El autor cuestiona esa lógica mediante ejemplos cotidianos que resultan fácilmente reconocibles para el lector. La crítica no se dirige únicamente contra el consumismo económico, sino también contra la presión social que obliga a muchos individuos a vivir por encima de sus posibilidades para mantener una imagen ficticia de prosperidad.
Diversos personajes coinciden en señalar que la verdadera fortaleza consiste en mantener criterios propios sin dejarse arrastrar por las modas o las opiniones ajenas. La personalidad aparece como un elemento esencial para conservar la autenticidad y evitar caer en la necesidad permanente de aprobación social.
El capítulo transmite la idea de que la independencia de pensamiento constituye una forma de madurez. Solo quien confía en sus propios principios puede actuar con coherencia y evitar convertir su vida en una representación destinada a satisfacer las expectativas de los demás.
A diferencia de otros episodios centrados en enfrentamientos personales o conflictos entre usuarios, este capítulo transforma el foro en un lugar donde distintas sensibilidades dialogan sobre cuestiones universales. Las aportaciones se suceden con respeto y permiten que cada intervención amplíe el debate sin anular la anterior.
Aunque la mayoría de los participantes comparten una visión semejante, el autor introduce matices mediante opiniones parcialmente divergentes. Fontanero, por ejemplo, recuerda que también existen personas que encuentran satisfacción haciendo daño a los demás, mientras otros defienden que esa conducta nunca puede identificarse con una felicidad auténtica.
En la intervención final de Albañil 62 se sintetiza buena parte del pensamiento que la novela viene desarrollando desde capítulos anteriores. La felicidad deja de entenderse como una emoción pasajera para convertirse en el resultado del equilibrio entre las alegrías y las dificultades inevitables de la existencia.
El conformismo, entendido no como resignación sino como aceptación consciente de las circunstancias, aparece presentado como una herramienta para alcanzar estabilidad emocional. El autor propone así una filosofía de vida basada en la serenidad y en la capacidad de relativizar las adversidades.
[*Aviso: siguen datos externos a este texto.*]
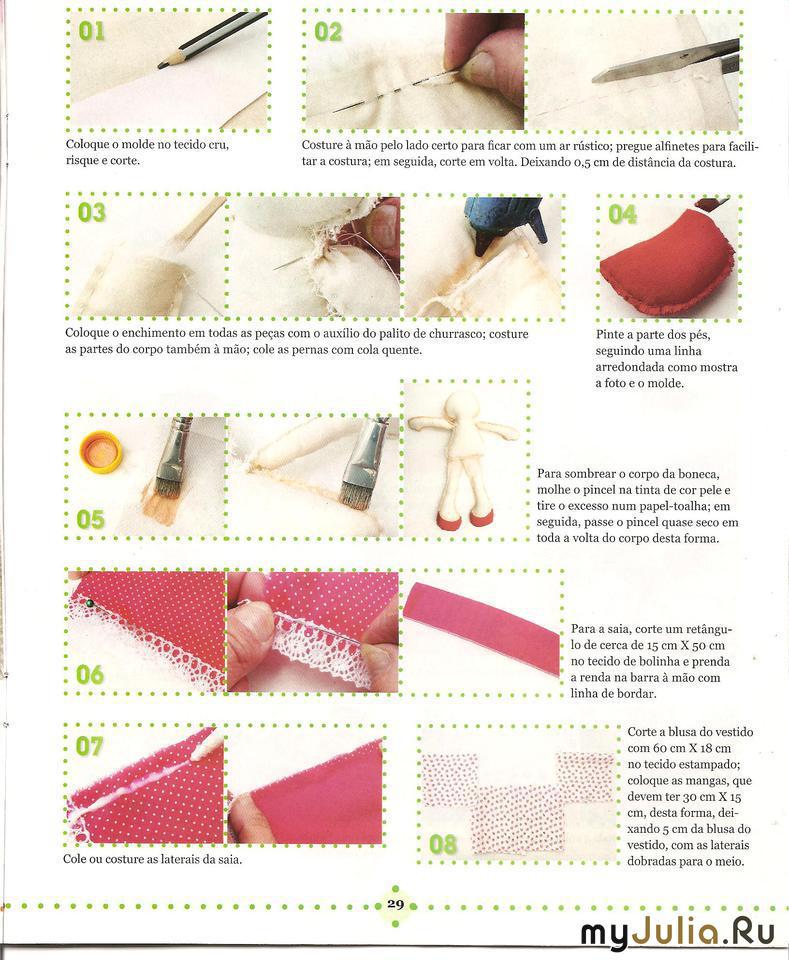 01

Coloque o molde no tecido cru, risque e corte.

02

Costure à mão pelo lado certo para ficar com um ar rústico; pregue alfinetes para facilitar a costura; em seguida, corte em volta. Deixando 0,5 cm de distância da costura.

03

Coloque o enchimento em todas as peças com o auxílio do palito de churrasco; costure as partes do corpo também à mão; cole as pernas com cola quente.

04

Pinte a parte dos pés, seguindo uma linha arredondada como mostra a foto e o molde.

05

Para sombrear o corpo da boneca, molhe o pincel na tinta de cor pele e tire o excesso num papel-toalha; em seguida, passe o pincel quase seco em toda a volta do corpo desta forma.

06

Para a saia, corte um retângulo de cerca de 15 cm X 50 cm no tecido de bolinha e prenda a renda na barra à mão com linha de bordar.

07

Cole ou costure as laterais da saia.

08

Corte a blusa do vestido com 60 cm X 18 cm no tecido estampado; coloque as mangas, que devem ter 30 cm X 15 cm, desta forma, deixando 5 cm da blusa do vestido, com as laterais dobradas para o meio.

29

myJulia.Ru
El capítulo concluye con una observación especialmente significativa cuando Enfermera reconoce sentirse plenamente identificada con el personaje de María del otro foro que Albañil 62 va publicando.
Este comentario rompe parcialmente la distancia entre ficción y experiencia personal, mostrando cómo las historias compartidas generan vínculos emocionales entre quienes las leen. El autor pone de relieve el poder de la literatura y del relato autobiográfico para despertar empatía y hacer que los lectores encuentren reflejos de su propia vida en las experiencias ajenas.